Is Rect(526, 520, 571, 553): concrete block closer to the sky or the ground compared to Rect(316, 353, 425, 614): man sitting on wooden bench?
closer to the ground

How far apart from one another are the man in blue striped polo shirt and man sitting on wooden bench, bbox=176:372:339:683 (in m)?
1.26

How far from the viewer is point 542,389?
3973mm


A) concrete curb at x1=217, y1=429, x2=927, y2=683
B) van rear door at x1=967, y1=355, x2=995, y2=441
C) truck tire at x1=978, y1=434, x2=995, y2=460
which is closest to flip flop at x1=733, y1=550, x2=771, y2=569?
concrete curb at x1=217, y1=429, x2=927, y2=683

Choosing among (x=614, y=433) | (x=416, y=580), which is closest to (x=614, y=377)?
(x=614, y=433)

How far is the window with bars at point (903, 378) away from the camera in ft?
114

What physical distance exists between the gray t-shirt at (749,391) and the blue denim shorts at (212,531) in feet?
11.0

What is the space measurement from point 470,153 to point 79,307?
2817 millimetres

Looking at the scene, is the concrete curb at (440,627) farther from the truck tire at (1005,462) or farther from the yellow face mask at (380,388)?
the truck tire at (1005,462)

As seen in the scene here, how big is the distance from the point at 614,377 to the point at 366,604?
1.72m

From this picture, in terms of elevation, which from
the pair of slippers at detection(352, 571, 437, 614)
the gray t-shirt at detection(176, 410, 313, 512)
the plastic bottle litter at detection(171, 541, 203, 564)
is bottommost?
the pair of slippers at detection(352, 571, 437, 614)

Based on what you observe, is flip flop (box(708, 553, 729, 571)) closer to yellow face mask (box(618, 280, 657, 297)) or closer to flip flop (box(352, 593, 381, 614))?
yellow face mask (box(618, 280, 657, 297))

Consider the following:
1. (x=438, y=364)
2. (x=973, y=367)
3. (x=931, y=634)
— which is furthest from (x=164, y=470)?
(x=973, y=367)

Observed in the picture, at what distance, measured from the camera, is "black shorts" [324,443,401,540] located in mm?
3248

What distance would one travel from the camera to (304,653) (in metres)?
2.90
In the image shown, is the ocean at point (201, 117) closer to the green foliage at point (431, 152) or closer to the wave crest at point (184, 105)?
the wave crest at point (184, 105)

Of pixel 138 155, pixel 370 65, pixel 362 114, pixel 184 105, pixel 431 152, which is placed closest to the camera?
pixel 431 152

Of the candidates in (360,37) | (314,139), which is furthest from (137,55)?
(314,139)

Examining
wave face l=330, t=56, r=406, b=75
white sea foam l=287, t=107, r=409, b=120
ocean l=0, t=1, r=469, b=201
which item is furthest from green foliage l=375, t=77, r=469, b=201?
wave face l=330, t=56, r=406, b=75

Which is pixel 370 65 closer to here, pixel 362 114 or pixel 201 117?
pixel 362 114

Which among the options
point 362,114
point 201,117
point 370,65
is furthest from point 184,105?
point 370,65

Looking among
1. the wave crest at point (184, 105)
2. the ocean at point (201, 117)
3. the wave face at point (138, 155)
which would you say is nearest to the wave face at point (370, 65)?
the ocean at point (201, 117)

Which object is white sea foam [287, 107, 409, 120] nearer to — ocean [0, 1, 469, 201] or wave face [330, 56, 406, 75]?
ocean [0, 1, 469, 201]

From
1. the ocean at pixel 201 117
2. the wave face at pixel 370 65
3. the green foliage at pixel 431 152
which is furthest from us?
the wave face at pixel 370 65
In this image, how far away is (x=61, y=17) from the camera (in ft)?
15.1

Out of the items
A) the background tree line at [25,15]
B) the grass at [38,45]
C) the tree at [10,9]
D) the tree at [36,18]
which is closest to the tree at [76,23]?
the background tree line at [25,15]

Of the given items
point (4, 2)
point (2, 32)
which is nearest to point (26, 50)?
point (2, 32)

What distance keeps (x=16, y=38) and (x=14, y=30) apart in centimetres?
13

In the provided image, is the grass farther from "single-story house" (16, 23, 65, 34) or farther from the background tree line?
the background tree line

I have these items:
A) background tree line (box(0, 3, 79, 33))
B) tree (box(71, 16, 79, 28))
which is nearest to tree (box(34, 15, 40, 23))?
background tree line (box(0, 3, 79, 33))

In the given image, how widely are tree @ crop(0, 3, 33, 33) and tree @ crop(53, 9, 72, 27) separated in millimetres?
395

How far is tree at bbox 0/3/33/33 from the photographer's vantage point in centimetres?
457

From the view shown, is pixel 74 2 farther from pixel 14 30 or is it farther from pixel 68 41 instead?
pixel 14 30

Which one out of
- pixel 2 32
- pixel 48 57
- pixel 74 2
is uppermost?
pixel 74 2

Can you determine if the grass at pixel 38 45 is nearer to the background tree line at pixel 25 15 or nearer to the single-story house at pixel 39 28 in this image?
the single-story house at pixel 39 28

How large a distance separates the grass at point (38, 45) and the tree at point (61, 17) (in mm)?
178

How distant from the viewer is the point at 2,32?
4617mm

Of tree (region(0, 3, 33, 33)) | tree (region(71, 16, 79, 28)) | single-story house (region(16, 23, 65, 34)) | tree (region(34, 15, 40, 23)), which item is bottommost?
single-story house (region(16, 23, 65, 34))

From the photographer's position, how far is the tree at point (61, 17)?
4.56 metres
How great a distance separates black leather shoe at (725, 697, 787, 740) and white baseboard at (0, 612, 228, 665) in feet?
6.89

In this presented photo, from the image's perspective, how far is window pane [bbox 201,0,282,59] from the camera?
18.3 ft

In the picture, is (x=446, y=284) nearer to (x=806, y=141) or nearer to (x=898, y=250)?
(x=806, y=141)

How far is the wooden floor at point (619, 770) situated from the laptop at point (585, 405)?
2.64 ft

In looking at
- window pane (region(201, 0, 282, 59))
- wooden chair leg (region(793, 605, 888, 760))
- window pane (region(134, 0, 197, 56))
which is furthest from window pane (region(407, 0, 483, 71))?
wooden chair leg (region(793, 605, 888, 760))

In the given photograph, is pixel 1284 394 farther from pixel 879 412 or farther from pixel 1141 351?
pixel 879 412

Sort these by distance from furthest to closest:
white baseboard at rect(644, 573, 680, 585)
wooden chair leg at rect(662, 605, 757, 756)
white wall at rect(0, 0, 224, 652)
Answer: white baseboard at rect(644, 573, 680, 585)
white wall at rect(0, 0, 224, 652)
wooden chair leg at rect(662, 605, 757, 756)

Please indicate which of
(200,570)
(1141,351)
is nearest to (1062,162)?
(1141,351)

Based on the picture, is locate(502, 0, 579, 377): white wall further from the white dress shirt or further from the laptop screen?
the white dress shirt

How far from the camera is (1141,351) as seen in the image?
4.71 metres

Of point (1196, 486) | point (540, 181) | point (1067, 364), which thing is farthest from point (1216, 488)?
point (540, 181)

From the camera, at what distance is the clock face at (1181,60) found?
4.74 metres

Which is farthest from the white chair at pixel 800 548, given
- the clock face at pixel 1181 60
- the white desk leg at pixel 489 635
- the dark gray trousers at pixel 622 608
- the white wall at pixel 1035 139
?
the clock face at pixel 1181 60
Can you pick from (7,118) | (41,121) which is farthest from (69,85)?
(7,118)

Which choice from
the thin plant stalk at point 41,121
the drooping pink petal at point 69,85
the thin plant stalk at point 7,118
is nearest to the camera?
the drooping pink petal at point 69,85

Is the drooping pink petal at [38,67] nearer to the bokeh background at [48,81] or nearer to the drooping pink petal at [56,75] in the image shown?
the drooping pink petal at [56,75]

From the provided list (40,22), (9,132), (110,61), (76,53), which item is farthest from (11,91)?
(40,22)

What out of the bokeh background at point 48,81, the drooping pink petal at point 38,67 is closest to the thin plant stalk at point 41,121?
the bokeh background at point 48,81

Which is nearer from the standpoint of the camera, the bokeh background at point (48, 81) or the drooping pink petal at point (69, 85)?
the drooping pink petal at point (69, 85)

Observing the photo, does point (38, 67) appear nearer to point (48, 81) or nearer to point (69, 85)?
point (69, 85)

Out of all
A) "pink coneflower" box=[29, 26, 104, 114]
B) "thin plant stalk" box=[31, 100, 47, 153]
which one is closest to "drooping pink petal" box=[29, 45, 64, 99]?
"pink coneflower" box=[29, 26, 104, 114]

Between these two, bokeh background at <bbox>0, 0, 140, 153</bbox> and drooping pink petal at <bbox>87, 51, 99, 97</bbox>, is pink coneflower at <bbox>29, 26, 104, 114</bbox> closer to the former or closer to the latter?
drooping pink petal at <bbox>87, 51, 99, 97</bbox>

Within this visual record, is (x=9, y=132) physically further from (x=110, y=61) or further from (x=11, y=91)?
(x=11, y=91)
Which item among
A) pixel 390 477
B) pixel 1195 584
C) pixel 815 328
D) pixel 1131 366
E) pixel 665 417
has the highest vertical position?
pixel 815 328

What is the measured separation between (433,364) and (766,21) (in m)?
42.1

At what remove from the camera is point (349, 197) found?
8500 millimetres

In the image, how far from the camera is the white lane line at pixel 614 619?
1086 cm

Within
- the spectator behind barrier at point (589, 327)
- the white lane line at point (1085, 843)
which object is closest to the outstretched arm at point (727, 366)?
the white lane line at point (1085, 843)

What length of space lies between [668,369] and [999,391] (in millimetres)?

* * * *

Given request
From the line containing "Observing the photo, does" through the closing line of the material above, return every line exactly and omit all others.

Output for this task
Observing the photo, does point (38, 67) appear nearer to point (48, 81) or nearer to point (69, 85)?
point (69, 85)

Out of all
A) "pink coneflower" box=[29, 26, 104, 114]
B) "thin plant stalk" box=[31, 100, 47, 153]
which one is closest to "drooping pink petal" box=[29, 45, 64, 99]?
"pink coneflower" box=[29, 26, 104, 114]

Between these two, bokeh background at <bbox>0, 0, 140, 153</bbox> and drooping pink petal at <bbox>87, 51, 99, 97</bbox>, is pink coneflower at <bbox>29, 26, 104, 114</bbox> closer to the former or closer to the latter?
drooping pink petal at <bbox>87, 51, 99, 97</bbox>

Within this visual record, is (x=9, y=132) physically further from (x=110, y=61) or further from (x=11, y=91)?
(x=11, y=91)
Which item among
A) pixel 390 477
B) pixel 1195 584
C) pixel 815 328
D) pixel 1131 366
E) pixel 665 417
has the highest vertical position?
pixel 815 328

What is the measured separation between (433,364) and (766,21) (in m)?
42.1

At what remove from the camera is point (349, 197) found?
8500 millimetres

In the image, how far from the camera is the white lane line at pixel 614 619?
1086 cm

Within
- the spectator behind barrier at point (589, 327)
- the white lane line at point (1085, 843)
which object is closest to the outstretched arm at point (727, 366)?
the white lane line at point (1085, 843)

What length of space lies between [668,369] and [999,391] (in millimetres)?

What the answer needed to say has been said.